§ 指示 1
リストのうち、「2. Identify all street」を含む行からリストの最後までの部分を、「Identify」をすべて「Locate」に置き換え、ほかは一切変えずに書き直してください。画像は答えに含めないでください。

═══ 掲載文

そろそろiOS10.3がリリースされます。
iOS10.3では、Apple File System (APFS) という新しいOSのファイルシステムが導入される予定です。
2017年1月24日にリリースされた「ベータ版のiOS10.3」では、すでにAPFSが導入されており、開発者がテストを繰り返しています。
今日のエントリーは、iOS10.3から導入されるApple File System(APFS) についてお話します。
ファイルシステムとは
ファイルシステムとは、OSが持つ機能の1つで、ハードディスクなどの記憶装置に記録されているデータを管理するシステムのことを指します。
記憶装置はハードディスクだけでなく、SSD・SDカード・USBメモリなどもあります。
macOSやWindowsといったOSは、ハードディスク内のデータを、ファイルシステムを使って管理しています。OSによってファイルシステムは異なります。
- Windows・・・「NTFS」「FAT32」
- Mac・・・HFS+
- iOS・・・HFS+
Apple File System (APFS) とは
Apple File System (APFS) とは、Appleが20年ぶりに導入する新しいファイルシステムです。

══════

§ 指示 2
掲載文で記憶装置として挙げられているものをすべて書き出してください。

═══ 作業用資料

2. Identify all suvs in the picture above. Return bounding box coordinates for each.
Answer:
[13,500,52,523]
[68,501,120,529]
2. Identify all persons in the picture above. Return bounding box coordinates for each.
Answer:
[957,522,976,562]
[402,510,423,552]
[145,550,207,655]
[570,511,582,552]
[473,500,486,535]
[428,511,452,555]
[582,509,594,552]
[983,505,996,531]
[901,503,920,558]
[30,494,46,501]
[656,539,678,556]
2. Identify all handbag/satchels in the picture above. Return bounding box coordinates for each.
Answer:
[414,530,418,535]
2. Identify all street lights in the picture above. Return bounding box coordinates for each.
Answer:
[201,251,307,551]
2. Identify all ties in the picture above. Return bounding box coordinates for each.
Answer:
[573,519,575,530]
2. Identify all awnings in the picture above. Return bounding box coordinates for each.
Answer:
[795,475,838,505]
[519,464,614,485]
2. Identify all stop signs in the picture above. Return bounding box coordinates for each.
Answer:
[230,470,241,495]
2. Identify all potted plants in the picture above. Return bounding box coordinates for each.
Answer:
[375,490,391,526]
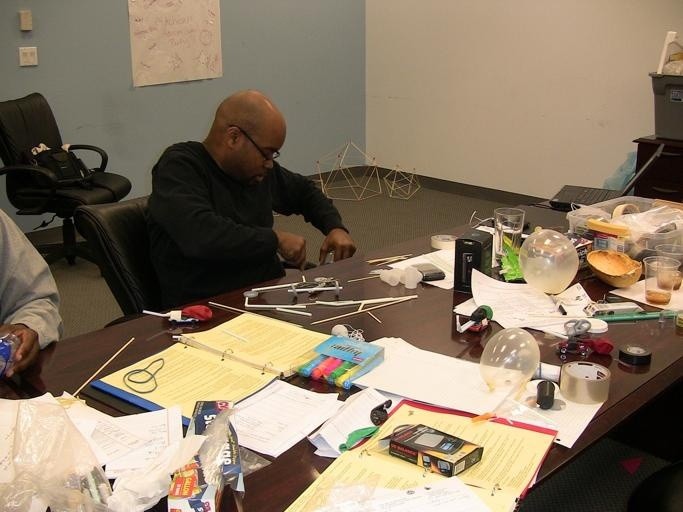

══════

§ 正解 1
2. Locate all street lights in the picture above. Return bounding box coordinates for each.
Answer:
[201,251,307,551]
2. Locate all ties in the picture above. Return bounding box coordinates for each.
Answer:
[573,519,575,530]
2. Locate all awnings in the picture above. Return bounding box coordinates for each.
Answer:
[795,475,838,505]
[519,464,614,485]
2. Locate all stop signs in the picture above. Return bounding box coordinates for each.
Answer:
[230,470,241,495]
2. Locate all potted plants in the picture above. Return bounding box coordinates for each.
Answer:
[375,490,391,526]

§ 正解 2
ハードディスク、SSD、SDカード、USBメモリ